----- SUPPLIED ENTRIES

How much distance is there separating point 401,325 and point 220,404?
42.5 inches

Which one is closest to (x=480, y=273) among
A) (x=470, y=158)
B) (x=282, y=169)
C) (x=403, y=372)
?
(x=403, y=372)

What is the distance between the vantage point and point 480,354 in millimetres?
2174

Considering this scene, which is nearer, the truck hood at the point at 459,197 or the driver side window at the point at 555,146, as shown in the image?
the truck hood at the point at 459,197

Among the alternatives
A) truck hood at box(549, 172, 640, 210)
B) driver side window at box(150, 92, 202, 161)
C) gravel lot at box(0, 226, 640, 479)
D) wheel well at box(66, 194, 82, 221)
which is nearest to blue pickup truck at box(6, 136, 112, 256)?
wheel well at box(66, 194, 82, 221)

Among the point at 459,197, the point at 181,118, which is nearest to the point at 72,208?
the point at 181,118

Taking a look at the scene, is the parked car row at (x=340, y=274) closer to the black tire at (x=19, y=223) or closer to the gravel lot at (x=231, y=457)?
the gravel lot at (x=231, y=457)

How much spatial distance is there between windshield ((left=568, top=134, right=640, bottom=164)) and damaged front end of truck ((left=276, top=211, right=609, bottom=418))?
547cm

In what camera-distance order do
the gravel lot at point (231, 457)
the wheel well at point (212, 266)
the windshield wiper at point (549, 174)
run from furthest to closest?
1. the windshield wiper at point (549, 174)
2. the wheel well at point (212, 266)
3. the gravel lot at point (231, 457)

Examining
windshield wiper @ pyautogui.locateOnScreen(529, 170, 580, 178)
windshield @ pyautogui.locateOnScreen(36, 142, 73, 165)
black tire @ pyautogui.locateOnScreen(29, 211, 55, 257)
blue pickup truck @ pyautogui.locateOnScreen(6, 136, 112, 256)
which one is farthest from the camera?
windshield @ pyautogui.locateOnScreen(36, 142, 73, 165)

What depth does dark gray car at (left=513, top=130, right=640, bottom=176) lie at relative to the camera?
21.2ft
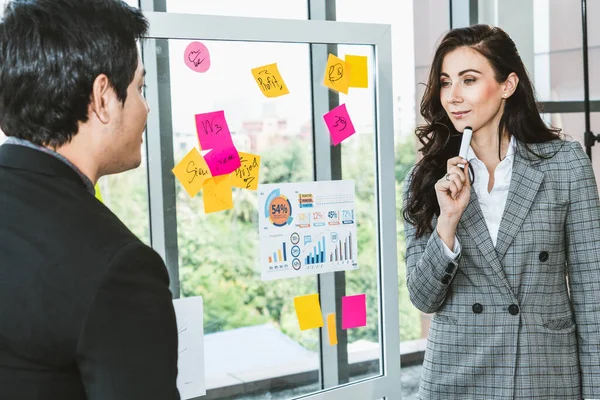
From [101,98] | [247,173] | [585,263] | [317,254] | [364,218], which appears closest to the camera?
[101,98]

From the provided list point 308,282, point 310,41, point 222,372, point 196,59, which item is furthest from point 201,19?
point 222,372

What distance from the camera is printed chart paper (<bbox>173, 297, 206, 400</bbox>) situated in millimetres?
1715

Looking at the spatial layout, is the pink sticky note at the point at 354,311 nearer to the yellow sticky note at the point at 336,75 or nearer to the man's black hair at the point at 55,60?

----------

Please quote nothing but the lines from the line with "From [101,98] |" through the end of the data above, exactly as written, ends included.

> TASK ANSWER
From [101,98] | [247,173] | [585,263] | [317,254] | [364,218], which appears closest to the camera?
[101,98]

From the provided list point 308,282, point 310,41, point 222,372, point 196,59, which item is furthest from point 201,19?
point 222,372

What distance from the camera is printed chart paper (<bbox>173, 297, 206, 400</bbox>) situated in millimetres?
1715

Looking at the spatial layout, is the pink sticky note at the point at 354,311 nearer to the yellow sticky note at the point at 336,75 or nearer to the man's black hair at the point at 55,60?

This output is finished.